● **Document section**:
◇ ◇ ◇
[Python-ideas] Default arguments in Python - the return - running out of ideas but...

Bruce Leban bruce at leapyear.org
Fri May 15 05:32:39 CEST 2009


On Thu, May 14, 2009 at 3:20 PM, Steven D'Aprano <steve at pearwood.info>wrote:

> On Thu, 14 May 2009 12:41:17 pm Bruce Leban wrote:
>
> > Explicit is better than implicit. There's a thunk getting created
> > here, right? Don't you want that to be obvious? I do.
>
> No, I don't want it to be obvious. I don't care about thunks, I care
> that x gets bound at runtime. I don't care what the implementation is:
> whether it is a thunk, eval(), voodoo or something else, just so long
> as it works.
>
> As for your argument that it is better to be explicit, when you want to
> add two numbers and compare them with a third, do you write:
>
> (1 .__add__(1)).__eq__(2)
>
> instead of
>
> 1+1 == 2?
◇ ◇ ◇
● **Data rows**:
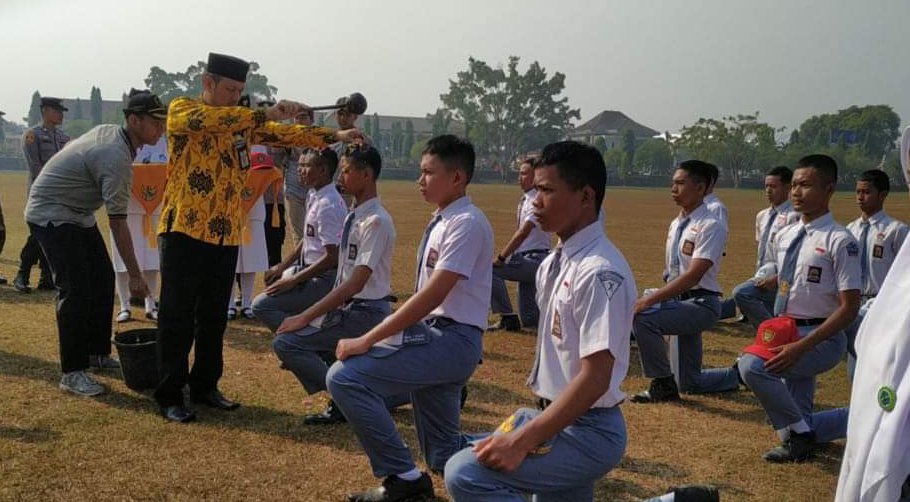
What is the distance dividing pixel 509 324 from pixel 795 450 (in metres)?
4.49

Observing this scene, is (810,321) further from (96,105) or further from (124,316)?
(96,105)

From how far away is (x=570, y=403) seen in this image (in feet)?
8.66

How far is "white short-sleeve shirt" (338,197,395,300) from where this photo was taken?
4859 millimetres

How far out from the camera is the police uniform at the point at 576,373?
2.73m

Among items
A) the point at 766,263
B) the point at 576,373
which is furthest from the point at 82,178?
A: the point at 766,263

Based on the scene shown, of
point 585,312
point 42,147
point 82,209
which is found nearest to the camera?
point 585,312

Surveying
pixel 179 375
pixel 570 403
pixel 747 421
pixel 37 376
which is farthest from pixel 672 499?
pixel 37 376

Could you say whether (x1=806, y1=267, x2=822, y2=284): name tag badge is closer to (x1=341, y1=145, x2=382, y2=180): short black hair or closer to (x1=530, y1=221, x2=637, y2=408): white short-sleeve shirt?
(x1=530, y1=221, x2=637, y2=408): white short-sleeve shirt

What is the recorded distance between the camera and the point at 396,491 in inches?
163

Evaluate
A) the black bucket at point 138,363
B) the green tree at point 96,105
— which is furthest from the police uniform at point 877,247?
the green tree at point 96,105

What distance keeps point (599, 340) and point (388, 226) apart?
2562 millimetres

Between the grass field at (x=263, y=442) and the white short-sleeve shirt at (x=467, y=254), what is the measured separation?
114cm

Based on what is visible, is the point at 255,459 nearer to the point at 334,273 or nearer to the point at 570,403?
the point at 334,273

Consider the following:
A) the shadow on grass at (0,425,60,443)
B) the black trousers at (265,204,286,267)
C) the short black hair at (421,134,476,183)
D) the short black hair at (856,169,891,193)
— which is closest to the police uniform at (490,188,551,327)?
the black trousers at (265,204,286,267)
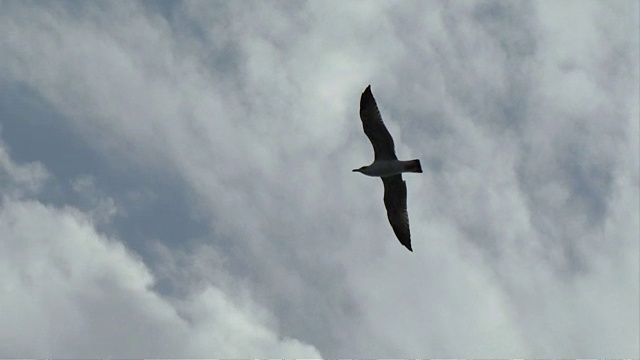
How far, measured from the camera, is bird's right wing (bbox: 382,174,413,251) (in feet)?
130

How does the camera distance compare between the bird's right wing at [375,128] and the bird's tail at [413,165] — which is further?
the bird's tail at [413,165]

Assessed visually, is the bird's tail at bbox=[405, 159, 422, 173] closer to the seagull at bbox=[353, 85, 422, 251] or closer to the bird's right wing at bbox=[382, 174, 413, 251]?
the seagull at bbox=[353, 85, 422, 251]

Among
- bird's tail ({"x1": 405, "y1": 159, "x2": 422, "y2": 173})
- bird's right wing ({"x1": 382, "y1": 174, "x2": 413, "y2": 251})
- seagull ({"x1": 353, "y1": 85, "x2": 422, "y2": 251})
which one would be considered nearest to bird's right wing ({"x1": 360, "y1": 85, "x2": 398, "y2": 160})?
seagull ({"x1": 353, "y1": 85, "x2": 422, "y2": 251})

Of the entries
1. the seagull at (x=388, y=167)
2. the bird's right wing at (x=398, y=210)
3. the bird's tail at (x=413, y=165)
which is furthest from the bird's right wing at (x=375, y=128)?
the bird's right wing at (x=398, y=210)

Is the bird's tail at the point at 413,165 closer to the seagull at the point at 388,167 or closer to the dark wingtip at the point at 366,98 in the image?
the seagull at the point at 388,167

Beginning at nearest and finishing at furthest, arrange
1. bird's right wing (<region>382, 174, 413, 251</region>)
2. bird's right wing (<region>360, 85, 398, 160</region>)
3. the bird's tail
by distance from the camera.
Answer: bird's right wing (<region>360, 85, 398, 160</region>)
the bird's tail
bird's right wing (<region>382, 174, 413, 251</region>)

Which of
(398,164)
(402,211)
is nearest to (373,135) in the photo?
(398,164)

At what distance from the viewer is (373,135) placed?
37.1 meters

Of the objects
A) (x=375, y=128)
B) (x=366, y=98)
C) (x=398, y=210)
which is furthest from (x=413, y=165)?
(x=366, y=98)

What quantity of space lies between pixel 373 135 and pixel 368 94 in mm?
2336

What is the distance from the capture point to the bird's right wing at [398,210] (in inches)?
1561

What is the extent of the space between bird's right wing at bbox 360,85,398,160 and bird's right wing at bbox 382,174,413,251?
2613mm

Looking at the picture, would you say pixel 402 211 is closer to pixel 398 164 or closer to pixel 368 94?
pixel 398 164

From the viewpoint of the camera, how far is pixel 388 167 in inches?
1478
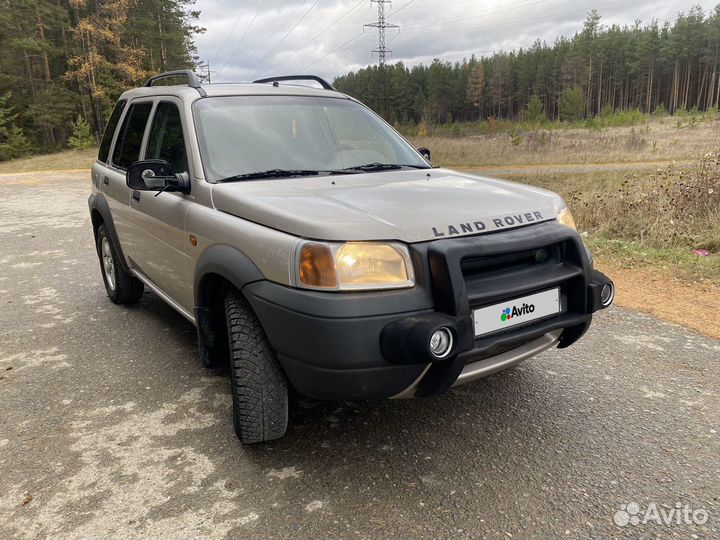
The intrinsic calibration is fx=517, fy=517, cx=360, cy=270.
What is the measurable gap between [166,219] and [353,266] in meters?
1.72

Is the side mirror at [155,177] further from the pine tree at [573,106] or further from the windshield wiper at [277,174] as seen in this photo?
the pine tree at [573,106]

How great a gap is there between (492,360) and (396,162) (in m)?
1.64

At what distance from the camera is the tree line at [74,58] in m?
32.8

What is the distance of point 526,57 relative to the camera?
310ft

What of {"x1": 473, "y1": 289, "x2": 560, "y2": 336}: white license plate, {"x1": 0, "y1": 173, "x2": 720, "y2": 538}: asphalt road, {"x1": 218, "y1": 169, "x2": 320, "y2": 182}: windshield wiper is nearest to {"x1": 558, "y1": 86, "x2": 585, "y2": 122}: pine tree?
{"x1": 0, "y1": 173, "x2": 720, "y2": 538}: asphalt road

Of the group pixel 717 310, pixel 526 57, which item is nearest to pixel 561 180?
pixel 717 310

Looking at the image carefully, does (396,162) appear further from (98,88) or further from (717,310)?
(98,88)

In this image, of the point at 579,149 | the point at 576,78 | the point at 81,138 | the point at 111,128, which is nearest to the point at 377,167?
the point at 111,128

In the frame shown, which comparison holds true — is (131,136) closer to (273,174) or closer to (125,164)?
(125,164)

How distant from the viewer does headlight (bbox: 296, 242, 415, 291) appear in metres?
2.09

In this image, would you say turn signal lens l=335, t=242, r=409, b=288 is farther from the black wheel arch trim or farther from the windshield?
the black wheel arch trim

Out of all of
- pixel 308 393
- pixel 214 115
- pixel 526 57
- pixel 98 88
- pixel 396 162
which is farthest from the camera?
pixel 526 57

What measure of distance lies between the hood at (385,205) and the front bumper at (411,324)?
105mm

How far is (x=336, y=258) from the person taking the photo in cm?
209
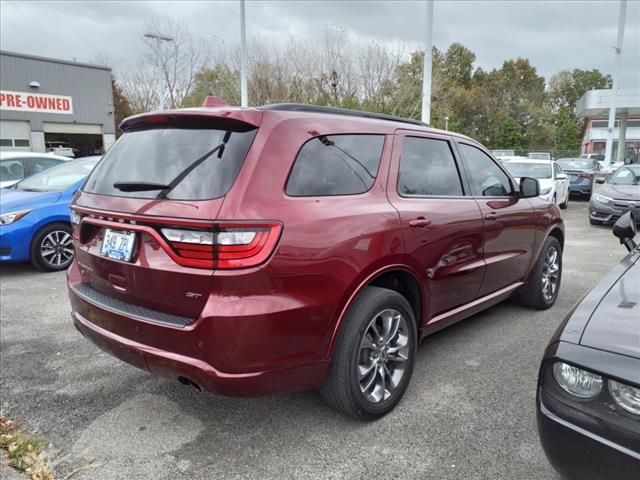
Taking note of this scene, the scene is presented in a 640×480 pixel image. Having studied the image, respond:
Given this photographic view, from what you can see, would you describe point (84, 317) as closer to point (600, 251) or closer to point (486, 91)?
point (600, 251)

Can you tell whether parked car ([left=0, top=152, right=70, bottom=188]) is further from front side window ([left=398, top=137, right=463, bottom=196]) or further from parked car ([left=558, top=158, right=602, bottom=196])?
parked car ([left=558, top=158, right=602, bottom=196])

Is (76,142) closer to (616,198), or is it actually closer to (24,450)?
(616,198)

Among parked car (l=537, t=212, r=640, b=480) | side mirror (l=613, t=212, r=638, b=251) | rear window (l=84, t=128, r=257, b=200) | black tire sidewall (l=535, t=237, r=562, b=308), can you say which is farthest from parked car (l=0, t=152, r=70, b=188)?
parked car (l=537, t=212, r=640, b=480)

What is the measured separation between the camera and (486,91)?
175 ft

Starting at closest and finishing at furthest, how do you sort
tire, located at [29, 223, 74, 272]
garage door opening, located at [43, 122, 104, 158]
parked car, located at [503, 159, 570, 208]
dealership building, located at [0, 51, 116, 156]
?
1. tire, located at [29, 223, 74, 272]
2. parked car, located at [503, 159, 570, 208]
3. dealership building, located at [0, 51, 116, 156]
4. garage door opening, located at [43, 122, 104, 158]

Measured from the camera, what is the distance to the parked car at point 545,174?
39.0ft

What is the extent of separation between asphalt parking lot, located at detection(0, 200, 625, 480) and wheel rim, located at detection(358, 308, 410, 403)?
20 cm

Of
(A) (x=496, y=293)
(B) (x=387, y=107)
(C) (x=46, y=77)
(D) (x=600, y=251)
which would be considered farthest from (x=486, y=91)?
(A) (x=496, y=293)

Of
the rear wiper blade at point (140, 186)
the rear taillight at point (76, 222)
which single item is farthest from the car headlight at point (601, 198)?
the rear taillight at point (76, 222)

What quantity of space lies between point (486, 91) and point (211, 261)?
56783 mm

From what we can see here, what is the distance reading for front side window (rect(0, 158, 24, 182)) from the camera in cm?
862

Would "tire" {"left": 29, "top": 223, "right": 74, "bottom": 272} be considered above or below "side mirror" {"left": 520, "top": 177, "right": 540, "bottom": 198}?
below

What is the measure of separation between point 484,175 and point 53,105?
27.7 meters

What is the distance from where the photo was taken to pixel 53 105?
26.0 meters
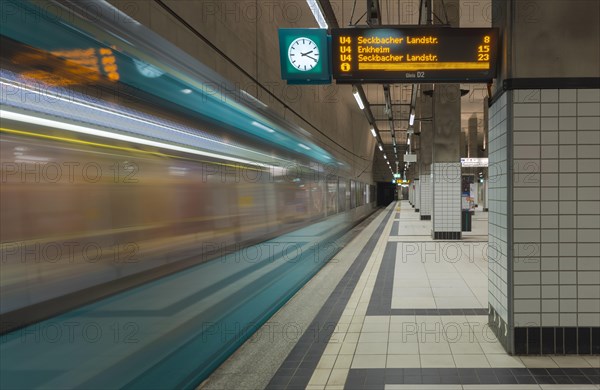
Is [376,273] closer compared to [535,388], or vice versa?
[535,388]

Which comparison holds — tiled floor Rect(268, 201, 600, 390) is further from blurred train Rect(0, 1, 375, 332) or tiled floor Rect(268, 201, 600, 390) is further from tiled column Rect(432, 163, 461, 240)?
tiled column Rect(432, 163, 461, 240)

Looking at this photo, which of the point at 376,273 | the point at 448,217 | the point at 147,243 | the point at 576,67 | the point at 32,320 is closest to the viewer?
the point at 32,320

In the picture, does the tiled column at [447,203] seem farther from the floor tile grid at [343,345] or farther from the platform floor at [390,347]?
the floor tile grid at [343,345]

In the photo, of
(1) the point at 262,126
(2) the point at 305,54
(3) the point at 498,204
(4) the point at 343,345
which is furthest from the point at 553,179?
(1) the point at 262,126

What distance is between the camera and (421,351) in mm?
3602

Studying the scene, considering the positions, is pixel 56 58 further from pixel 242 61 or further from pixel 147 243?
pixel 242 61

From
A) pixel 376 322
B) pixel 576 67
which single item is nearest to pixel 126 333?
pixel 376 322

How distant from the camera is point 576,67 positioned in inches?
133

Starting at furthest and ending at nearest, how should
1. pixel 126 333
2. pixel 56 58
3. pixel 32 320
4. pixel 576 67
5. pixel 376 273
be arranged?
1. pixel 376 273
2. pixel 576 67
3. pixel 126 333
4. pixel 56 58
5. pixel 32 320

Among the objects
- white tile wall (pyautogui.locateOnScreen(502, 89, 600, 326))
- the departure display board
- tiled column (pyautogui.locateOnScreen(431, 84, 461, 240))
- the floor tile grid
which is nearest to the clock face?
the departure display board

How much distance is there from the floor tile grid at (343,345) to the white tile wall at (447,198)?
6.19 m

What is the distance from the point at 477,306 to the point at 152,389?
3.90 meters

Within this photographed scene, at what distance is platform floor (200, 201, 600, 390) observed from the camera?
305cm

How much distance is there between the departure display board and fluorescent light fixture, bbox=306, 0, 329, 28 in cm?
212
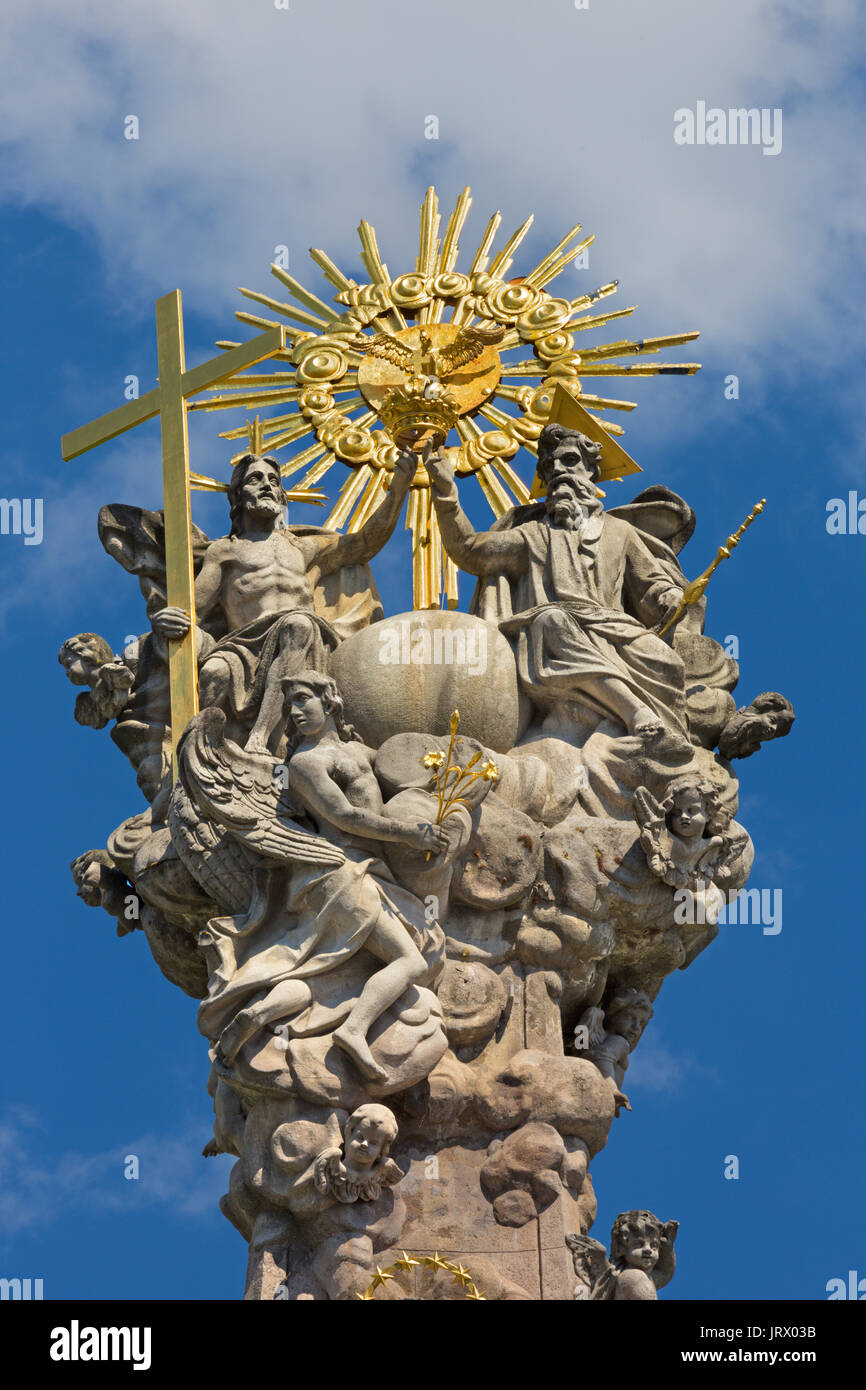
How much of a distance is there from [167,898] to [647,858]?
◇ ◇ ◇
● **Problem 1**:
Reproduce word for word the passage of the Python-ideas message starting with "On Thu, May" and going on through "as it works.".
● **Problem 2**:
In the Python-ideas message, what does Steven D'Aprano say he cares about instead of thunks?

● **Written reply 1**:
On Thu, May 14, 2009 at 3:20 PM, Steven D'Aprano <steve at pearwood.info>wrote:

> On Thu, 14 May 2009 12:41:17 pm Bruce Leban wrote:
>
> > Explicit is better than implicit. There's a thunk getting created
> > here, right? Don't you want that to be obvious? I do.
>
> No, I don't want it to be obvious. I don't care about thunks, I care
> that x gets bound at runtime. I don't care what the implementation is:
> whether it is a thunk, eval(), voodoo or something else, just so long
> as it works.

● **Written reply 2**:
He cares that x gets bound at runtime.